Anak bangsa masa kini lupa bahwa 19:45 dalam Quran Suci bukan hanya sekedar kisah sejarah, melainkan hidayah yang berlaku untuk sepanjang zaman. Ibrahim (Ibraninya Abraham, artinya bapak segala bangsa yang diberkati secara melimpah-limpah yang dengan perantaraannya segala bangsa diberkati) memperingatkan ayahnya, “Wahai ayahku, sesungguhnya aku khawatir kalau-kalau siksaan dari Tuhan Yang Maha-pemurah akan menimpa engkau, sehingga engkau menjadi kawan setan” (QS 19:45)1

Jadi mempertuhan selain Allah Yang Maha-pemurah itu adalah sumber bencana di muka bumi, baik dalam arti makro maupun mikro. Sebaliknya, mempertuhan Allah, Tuhan Yang Maha Esa alias Tauhid adalah sumber balâ’an hasanâ, anugerah yang baik yang sejatinya telah dan akan selalu dicurahkan secara melimpah-limpah di negeri ini, jika segenap anak bangsa berbuat sesuai dengan asas Tauhid sebagaimana dinyatakan dalam UUD Negara kita: “Negara berdasarkan atas Ketuhanan Yang Maha Esa” yang karena itu “Negara menjamin kemerdekaan tiap-tiap penduduk untuk memeluk agamanya masing-masing dan untuk beribadat menurut agamanya dan kepercayaannya itu” (UUD bab XI fasal 29 ayat 122).
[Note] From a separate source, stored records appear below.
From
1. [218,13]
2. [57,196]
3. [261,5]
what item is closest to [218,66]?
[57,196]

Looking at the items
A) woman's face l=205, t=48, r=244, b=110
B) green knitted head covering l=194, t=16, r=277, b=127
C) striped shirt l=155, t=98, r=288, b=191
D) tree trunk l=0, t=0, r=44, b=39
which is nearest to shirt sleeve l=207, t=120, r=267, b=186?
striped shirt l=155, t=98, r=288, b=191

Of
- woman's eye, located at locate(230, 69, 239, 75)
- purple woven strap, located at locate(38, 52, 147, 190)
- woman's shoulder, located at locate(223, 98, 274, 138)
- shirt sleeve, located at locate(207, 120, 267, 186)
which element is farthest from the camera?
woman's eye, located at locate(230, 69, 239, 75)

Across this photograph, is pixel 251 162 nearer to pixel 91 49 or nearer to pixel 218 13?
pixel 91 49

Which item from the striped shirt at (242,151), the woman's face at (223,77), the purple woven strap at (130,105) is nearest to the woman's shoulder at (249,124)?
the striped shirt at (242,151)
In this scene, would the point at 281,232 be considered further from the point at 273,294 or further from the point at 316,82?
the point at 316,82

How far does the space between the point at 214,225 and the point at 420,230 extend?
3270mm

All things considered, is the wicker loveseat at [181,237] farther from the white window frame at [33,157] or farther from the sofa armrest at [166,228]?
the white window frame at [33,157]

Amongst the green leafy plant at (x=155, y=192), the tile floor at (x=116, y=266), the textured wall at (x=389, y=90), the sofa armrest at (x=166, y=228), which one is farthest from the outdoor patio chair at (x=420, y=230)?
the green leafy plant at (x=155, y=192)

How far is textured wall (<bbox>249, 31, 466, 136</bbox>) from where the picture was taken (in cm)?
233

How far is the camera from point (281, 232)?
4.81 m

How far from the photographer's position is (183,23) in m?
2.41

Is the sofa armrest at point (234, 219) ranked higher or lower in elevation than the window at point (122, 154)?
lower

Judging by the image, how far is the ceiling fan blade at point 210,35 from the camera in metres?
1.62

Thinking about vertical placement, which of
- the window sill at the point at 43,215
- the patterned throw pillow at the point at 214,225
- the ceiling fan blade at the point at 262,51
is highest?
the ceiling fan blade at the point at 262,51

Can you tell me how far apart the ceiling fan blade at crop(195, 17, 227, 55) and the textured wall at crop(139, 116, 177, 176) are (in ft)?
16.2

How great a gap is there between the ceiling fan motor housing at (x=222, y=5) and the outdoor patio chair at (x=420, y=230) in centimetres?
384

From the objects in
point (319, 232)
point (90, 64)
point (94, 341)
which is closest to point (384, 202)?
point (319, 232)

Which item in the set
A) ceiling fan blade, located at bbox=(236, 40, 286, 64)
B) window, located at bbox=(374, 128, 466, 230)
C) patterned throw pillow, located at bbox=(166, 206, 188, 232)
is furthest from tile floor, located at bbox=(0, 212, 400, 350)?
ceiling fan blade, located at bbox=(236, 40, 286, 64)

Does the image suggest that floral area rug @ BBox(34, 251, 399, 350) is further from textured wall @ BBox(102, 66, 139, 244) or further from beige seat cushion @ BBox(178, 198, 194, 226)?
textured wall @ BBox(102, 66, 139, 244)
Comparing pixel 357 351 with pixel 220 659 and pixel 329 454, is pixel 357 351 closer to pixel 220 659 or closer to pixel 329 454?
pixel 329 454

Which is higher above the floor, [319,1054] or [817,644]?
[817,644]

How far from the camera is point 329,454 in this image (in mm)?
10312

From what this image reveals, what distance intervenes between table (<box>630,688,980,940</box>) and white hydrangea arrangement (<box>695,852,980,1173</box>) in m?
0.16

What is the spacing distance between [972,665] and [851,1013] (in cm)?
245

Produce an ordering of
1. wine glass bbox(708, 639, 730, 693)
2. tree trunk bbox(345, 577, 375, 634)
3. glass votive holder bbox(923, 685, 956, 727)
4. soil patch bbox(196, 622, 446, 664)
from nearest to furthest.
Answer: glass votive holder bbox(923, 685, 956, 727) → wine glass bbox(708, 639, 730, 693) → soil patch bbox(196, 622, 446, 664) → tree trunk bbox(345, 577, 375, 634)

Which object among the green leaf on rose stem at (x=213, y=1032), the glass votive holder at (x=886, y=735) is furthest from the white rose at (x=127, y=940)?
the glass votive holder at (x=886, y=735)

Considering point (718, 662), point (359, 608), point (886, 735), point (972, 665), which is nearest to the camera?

Ayat tersebut kini implementasinya terganggu oleh fatwa ulama “ahli-ahli Taurat” dan “orang-orang Farisi” anak bangsa yang dikeluarkan menjelang bulan suci Ramadhan 1426 hijriah yang lalu.

Seharusnya segenap ulama dan zuama anak bangsa ini bertobat sejak sekarang juga dengan cara kembali kepada fitrah, baik secara personal (sebagai anak manusia) maupun secara nasional (sebagai anak bangsa yang ber-Tauhid itu), agar kita terhindar dari siksaan Ilahi yang kini telah menggelantung lebih dahsyat lagi di awan Nusantara ini. Tinggal menunggu waktu, bukan dalam hitungan hari lagi, tetapi dalam hitungan menit, bahkan dalam hitungan detik, siksaan dahsyat itu akan dijatuhkan kepada anak bangsa, sebagai balasan dari ulah para ulama dan zu’ama yang mengingkari fitrah bangsa dan negaranya sendiri yang ini sejatinya berarti menentang Allah, Tuhan Yang Maha Esa sebagaimana telah dinyatakan dalam firmanNya dalam Quran 45:19 –sebagai kebalikan dari 1945– yang berbunyi: “Sesungguhnya mereka tak berguna sedikit pun bagi engkau melawan Allah. Dan sesungguhnya orang-orang lalim itu sebagian mereka adalah kawan sebagian yang lain. Dan Allah itu pelindung bagi orang-orang yang bertaqwa.” (QS 45:19).

Muslim Ahmadi

Tatkala ayat suci 45:19 tersebut diwahyukan pada zaman Mekah akhir (wahyu ke-65) “orang-orang yang bertaqwa” itu yang dimaksud adalah para sahabat Rasulullah saw. Mereka adalah orang-orang yang mendapat pertolongan Allah SWT dan tak melawan Dia, karakter mereka adalah suka memberi ampun kepada orang-orang yang takut kepada hari-hari Tuhan (ayyâmullâh) (45:14) dan mereka tahu bahwa Allah telah memberitahu kepada Bani Israel: Kitab, Hukum, Kenabian dan rezeki berupa barang-barang yang baik yang karena itu Bani Israel melebihi bangsa-bangsa lain (45:16), teristimewa pada zaman Musa s.d. Sulaiman (1250-950 SM); para Nabi Israel dikaruniai tanda bukti yang terang tentang Perkara (45:16), yakni tentang kenabian Muhammad saw., namun mereka (para sahabat itu) tak berpendapat seperti kaum Musyrik Mekah bahwa Kitab Suci –yang memuat nubuat kedatangan Nabi Suci Muhammad saw. (3:81) itu– hanya diturunkan kepada dua golongan sebelum mereka saja (6:157) yaitu kaum Yahudi dan Kristen, di luar mereka tak menerima firman Allah itu. Para sahabat adalah khaira ummah (sebaik-baik umat) yang ditampilkan sebagai cermin bagi manusia (ukhrijat linnâs) dalam hal amar ma’ruf nahyi munkar dan beriman kepada Allah (3:110), karena itu satu kata dan perbuatannya, tidak hipokrit.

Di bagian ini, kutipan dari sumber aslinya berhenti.